> _Records of scene-based questions_:
· · · · · · ·

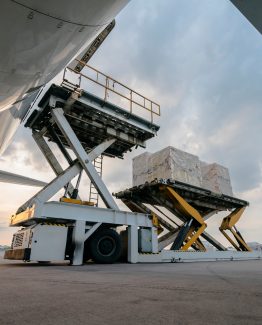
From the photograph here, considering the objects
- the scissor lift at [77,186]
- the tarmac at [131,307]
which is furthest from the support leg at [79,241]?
the tarmac at [131,307]

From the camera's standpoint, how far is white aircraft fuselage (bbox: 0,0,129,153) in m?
1.88

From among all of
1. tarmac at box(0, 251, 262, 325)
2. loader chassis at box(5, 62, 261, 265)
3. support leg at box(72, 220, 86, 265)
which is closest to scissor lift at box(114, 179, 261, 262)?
loader chassis at box(5, 62, 261, 265)

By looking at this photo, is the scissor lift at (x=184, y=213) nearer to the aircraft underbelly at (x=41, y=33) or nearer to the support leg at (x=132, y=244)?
the support leg at (x=132, y=244)

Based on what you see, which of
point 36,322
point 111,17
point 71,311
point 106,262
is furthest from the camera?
point 106,262

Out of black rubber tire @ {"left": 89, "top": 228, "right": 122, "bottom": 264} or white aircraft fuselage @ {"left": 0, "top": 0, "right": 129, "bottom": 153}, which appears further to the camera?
black rubber tire @ {"left": 89, "top": 228, "right": 122, "bottom": 264}

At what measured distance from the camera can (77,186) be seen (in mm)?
→ 10266

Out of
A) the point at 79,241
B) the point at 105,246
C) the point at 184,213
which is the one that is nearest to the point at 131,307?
the point at 79,241

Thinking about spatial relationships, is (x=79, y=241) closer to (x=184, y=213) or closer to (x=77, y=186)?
(x=77, y=186)

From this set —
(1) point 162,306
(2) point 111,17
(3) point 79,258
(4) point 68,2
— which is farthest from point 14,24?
(3) point 79,258

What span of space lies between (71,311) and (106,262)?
732 centimetres

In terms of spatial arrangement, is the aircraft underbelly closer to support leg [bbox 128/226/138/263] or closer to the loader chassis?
the loader chassis

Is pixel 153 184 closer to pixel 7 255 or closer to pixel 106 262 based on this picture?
pixel 106 262

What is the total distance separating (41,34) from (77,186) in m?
8.56

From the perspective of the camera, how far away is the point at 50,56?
8.01ft
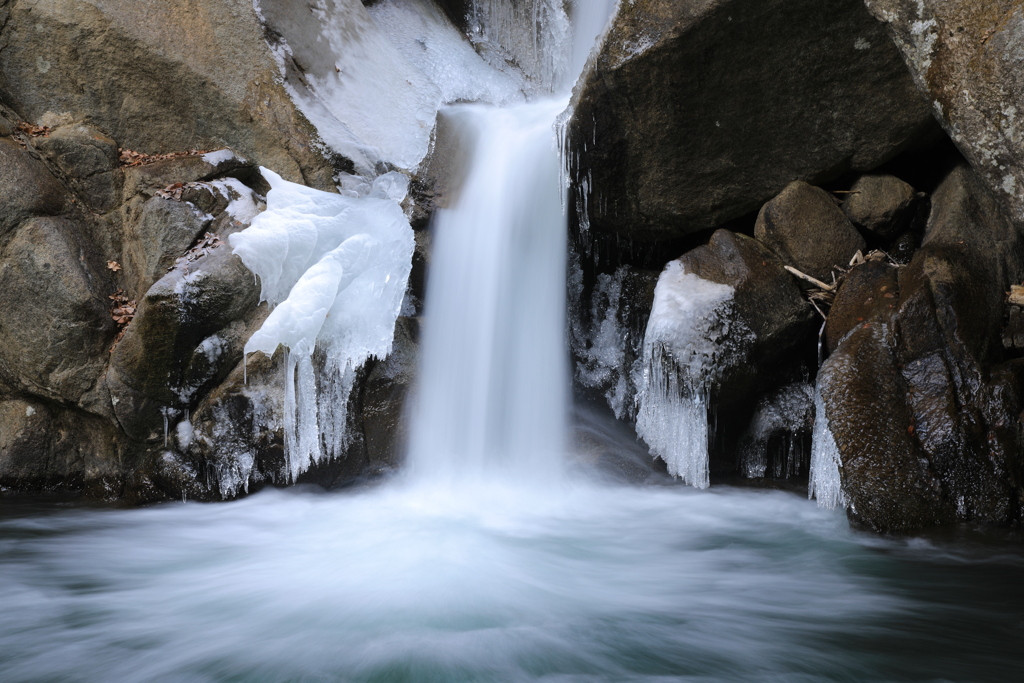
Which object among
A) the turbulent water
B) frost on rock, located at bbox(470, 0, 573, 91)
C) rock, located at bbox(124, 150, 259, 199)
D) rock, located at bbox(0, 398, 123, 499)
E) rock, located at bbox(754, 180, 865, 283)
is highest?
frost on rock, located at bbox(470, 0, 573, 91)

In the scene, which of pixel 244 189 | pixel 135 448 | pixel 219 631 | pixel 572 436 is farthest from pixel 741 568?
pixel 244 189

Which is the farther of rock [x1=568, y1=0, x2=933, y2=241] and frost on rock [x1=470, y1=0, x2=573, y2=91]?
frost on rock [x1=470, y1=0, x2=573, y2=91]

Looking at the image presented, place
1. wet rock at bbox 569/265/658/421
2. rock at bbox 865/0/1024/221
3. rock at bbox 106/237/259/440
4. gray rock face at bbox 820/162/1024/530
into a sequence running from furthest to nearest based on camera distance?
wet rock at bbox 569/265/658/421
rock at bbox 106/237/259/440
gray rock face at bbox 820/162/1024/530
rock at bbox 865/0/1024/221

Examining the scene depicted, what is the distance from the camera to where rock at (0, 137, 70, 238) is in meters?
4.92

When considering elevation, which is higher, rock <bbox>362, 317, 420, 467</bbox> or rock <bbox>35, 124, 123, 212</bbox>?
rock <bbox>35, 124, 123, 212</bbox>

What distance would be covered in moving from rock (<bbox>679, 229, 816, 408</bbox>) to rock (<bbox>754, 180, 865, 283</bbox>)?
164 millimetres

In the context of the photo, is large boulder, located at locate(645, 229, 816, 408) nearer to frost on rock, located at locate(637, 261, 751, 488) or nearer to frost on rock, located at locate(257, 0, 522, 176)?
frost on rock, located at locate(637, 261, 751, 488)

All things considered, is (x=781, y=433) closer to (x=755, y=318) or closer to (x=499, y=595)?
(x=755, y=318)

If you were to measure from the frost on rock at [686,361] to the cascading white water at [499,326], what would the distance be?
1.00 m

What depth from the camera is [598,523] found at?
4.32 metres

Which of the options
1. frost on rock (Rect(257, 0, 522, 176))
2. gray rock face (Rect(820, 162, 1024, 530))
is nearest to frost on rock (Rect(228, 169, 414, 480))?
frost on rock (Rect(257, 0, 522, 176))

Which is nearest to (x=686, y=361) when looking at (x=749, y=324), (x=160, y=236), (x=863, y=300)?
(x=749, y=324)

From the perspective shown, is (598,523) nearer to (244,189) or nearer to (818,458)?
(818,458)

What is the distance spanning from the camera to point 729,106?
459cm
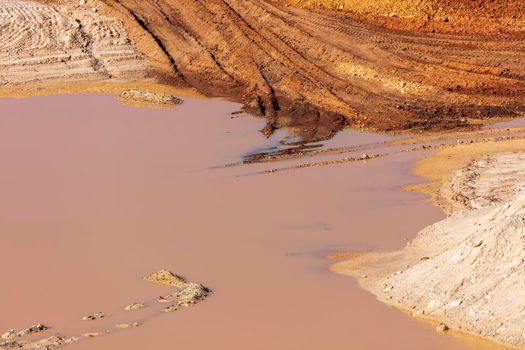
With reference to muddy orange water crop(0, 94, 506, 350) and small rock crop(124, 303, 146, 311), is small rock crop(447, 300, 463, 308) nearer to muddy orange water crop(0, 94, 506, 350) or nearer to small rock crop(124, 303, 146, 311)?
muddy orange water crop(0, 94, 506, 350)

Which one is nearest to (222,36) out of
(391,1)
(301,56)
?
(301,56)

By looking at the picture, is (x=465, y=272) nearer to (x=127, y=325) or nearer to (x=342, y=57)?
(x=127, y=325)

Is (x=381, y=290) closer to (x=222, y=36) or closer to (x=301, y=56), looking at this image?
(x=301, y=56)

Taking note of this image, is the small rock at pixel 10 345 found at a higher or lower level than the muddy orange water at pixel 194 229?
lower

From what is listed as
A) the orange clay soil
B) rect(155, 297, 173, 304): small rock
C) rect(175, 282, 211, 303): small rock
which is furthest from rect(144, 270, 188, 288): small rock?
the orange clay soil

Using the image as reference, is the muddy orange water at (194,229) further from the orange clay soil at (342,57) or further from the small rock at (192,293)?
the orange clay soil at (342,57)

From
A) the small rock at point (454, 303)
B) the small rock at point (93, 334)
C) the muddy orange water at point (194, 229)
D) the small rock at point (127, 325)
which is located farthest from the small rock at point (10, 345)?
the small rock at point (454, 303)
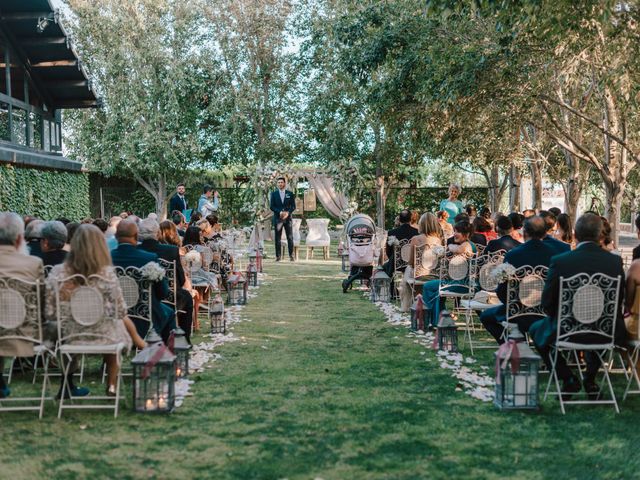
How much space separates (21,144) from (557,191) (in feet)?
148

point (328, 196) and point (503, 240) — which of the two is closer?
point (503, 240)

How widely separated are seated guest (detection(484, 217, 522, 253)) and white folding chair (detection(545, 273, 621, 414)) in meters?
2.94

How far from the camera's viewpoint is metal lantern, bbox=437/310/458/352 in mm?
8508

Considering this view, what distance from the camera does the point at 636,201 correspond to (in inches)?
1640

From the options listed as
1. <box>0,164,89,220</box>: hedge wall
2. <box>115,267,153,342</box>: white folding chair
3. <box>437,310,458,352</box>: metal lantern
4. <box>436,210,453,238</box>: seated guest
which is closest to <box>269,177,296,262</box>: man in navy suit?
<box>0,164,89,220</box>: hedge wall

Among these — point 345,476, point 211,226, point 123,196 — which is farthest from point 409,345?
point 123,196

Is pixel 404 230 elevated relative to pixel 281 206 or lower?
lower

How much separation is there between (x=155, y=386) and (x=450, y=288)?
15.7ft

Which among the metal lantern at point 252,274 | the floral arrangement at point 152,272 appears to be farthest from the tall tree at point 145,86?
the floral arrangement at point 152,272

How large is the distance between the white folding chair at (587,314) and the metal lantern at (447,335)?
7.99ft

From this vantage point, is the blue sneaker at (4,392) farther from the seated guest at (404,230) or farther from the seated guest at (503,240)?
the seated guest at (404,230)

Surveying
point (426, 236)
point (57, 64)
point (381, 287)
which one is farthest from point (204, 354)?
point (57, 64)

· · · · · · ·

> _THE PROBLEM_: Write out exactly the lines of the entries above that run from the line containing "Which among the" through the last line, including both.

> _CORRECT ANSWER_:
Which among the metal lantern at point 252,274 | the floral arrangement at point 152,272 appears to be farthest from the tall tree at point 145,86?
the floral arrangement at point 152,272

How large is the distance between the white folding chair at (587,314) and the metal lantern at (447,335)?
7.99ft

From this vantage point, is the blue sneaker at (4,392) farther from the seated guest at (404,230) or farther from the seated guest at (503,240)?
the seated guest at (404,230)

Surveying
point (426, 236)
point (57, 64)
point (381, 287)
which one is farthest from point (204, 354)?
point (57, 64)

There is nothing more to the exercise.